(Beginning of Recorded data)
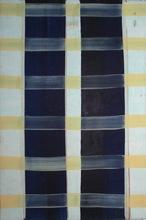 Juan USLÉ - Painting - Va y ven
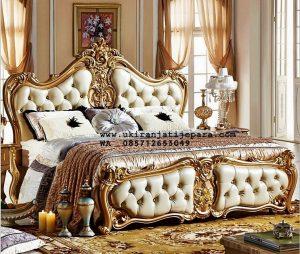 Tempat Tidur Classic Antique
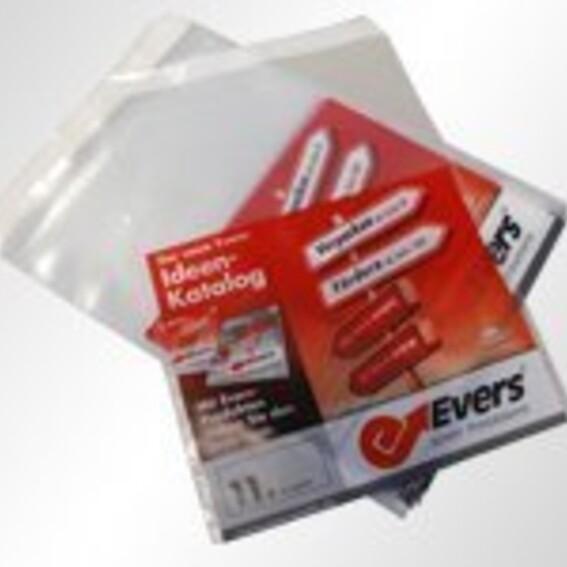 Versandhüllen | Evers GmbH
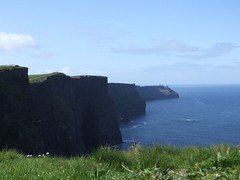Cliffs of Moher (3) (Klemens Maier) Tags: ireland clare irland burren cliffsofmoher moher ire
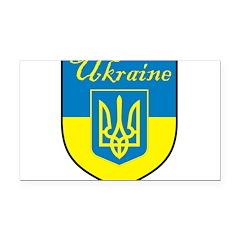 Ukraine Flag Crest Shield Rectangle Car Magnet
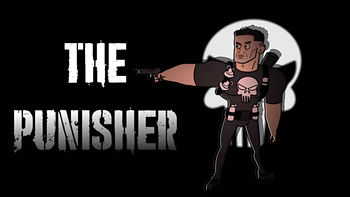 THE PUNISHER_00000.jpg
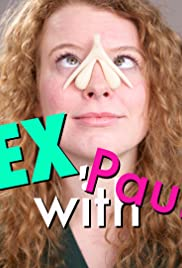Sex, with Paula Poster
(End of Recorded data)
▶ **What is needed**
The data above must be copied exactly. Leave out the pictures.

▶ **Answer box**
 Juan USLÉ - Painting - Va y ven
 Tempat Tidur Classic Antique
 Versandhüllen | Evers GmbH
Cliffs of Moher (3) (Klemens Maier) Tags: ireland clare irland burren cliffsofmoher moher ire
 Ukraine Flag Crest Shield Rectangle Car Magnet
 THE PUNISHER_00000.jpg
Sex, with Paula Poster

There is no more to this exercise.